REQUIRED WORK: What follows is a set of entries. Give them again exactly, without the pictures.

Spatial questions tied to pictures
<<<<

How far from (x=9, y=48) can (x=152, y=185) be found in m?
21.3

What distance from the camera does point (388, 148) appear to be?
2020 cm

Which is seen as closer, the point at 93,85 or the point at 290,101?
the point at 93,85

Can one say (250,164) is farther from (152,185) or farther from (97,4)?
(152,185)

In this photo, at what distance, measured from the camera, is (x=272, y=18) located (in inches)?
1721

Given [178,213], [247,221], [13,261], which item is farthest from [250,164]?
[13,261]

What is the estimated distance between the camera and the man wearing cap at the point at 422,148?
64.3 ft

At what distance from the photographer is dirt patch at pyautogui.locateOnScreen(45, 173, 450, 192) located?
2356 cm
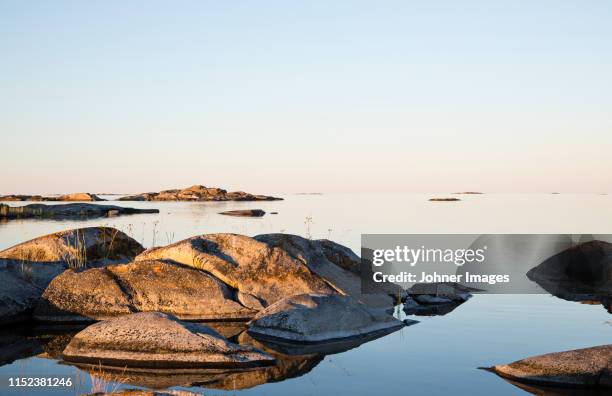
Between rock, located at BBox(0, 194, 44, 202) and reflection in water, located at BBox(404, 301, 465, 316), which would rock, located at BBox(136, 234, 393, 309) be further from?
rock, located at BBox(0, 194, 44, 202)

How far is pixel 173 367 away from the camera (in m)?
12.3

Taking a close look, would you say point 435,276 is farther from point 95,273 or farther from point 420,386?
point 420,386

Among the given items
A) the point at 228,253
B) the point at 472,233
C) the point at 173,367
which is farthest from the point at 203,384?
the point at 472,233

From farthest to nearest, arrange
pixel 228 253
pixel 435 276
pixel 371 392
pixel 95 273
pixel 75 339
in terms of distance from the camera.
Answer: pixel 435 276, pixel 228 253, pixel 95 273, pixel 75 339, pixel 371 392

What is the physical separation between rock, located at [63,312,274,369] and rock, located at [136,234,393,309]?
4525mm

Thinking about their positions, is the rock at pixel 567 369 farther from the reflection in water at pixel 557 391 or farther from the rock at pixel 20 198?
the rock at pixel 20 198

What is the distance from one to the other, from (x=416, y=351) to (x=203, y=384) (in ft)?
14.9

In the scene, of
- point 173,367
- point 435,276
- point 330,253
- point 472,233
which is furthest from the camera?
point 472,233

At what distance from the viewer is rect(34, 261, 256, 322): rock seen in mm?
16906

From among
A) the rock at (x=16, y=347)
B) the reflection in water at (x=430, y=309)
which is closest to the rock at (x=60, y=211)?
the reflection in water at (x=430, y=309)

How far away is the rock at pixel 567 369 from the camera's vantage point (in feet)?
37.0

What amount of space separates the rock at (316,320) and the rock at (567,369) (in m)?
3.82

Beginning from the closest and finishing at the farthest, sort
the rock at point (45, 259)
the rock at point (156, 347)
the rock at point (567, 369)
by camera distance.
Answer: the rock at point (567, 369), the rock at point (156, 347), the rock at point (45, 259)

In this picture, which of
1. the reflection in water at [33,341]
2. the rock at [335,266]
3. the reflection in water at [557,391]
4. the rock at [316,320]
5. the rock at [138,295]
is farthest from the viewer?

>>>>

CORRECT ANSWER:
How far from (x=9, y=48) can (x=152, y=185) be found in m?
21.3

What distance from the camera does point (388, 148) appear to be?
2020 cm

Which is seen as closer, the point at 93,85 or the point at 290,101?
the point at 93,85

Can one say (250,164) is farther from (152,185) or farther from (97,4)?
(152,185)

In this photo, at what distance, measured from the camera, is (x=272, y=18) located (in inches)?
1721

Given [178,213], [247,221], [13,261], which item is farthest from [250,164]?
[13,261]

What is the estimated distance between the camera and the man wearing cap at the point at 422,148?
64.3 ft

At what distance from the photographer is dirt patch at pyautogui.locateOnScreen(45, 173, 450, 192) located?
2356 cm
Between rock, located at BBox(0, 194, 44, 202) and reflection in water, located at BBox(404, 301, 465, 316), which would rock, located at BBox(136, 234, 393, 309) be further from?
rock, located at BBox(0, 194, 44, 202)

How far is pixel 173 367 away from the camera (in m)?
12.3

Taking a close look, would you say point 435,276 is farther from point 95,273 or farther from point 420,386?
point 420,386

Among the given items
A) the point at 228,253
B) the point at 472,233
C) the point at 173,367
which is farthest from the point at 203,384?
the point at 472,233

From farthest to nearest, arrange
pixel 228 253
pixel 435 276
pixel 371 392
pixel 95 273
pixel 75 339
in terms of distance from the camera.
Answer: pixel 435 276, pixel 228 253, pixel 95 273, pixel 75 339, pixel 371 392

What is the physical separation between rock, located at [63,312,274,369] and rock, located at [136,234,393,309]?
4525mm

Thinking about their positions, is the rock at pixel 567 369 farther from the reflection in water at pixel 557 391 or farther from the rock at pixel 20 198?
the rock at pixel 20 198

What is the distance from one to the other, from (x=416, y=351) to (x=203, y=384) (in ft)?
14.9

In the scene, of
- point 173,367
- point 435,276
- point 330,253
- point 472,233
which is furthest from the camera?
point 472,233

At what distance from the viewer is rect(34, 261, 256, 322): rock seen in mm?
16906

From among
A) the rock at (x=16, y=347)
B) the reflection in water at (x=430, y=309)
which is closest to the rock at (x=60, y=211)?
the reflection in water at (x=430, y=309)

How far away is the rock at pixel 567 369 from the camera's vantage point (in feet)?
37.0

What amount of space separates the rock at (316,320) and the rock at (567,369) (in m)?
3.82

Beginning from the closest and finishing at the farthest, sort
the rock at point (45, 259)
the rock at point (156, 347)
the rock at point (567, 369)
by camera distance.
Answer: the rock at point (567, 369), the rock at point (156, 347), the rock at point (45, 259)

In this picture, which of
1. the reflection in water at [33,341]
2. the rock at [335,266]
3. the reflection in water at [557,391]
4. the rock at [316,320]
5. the rock at [138,295]
is farthest from the viewer?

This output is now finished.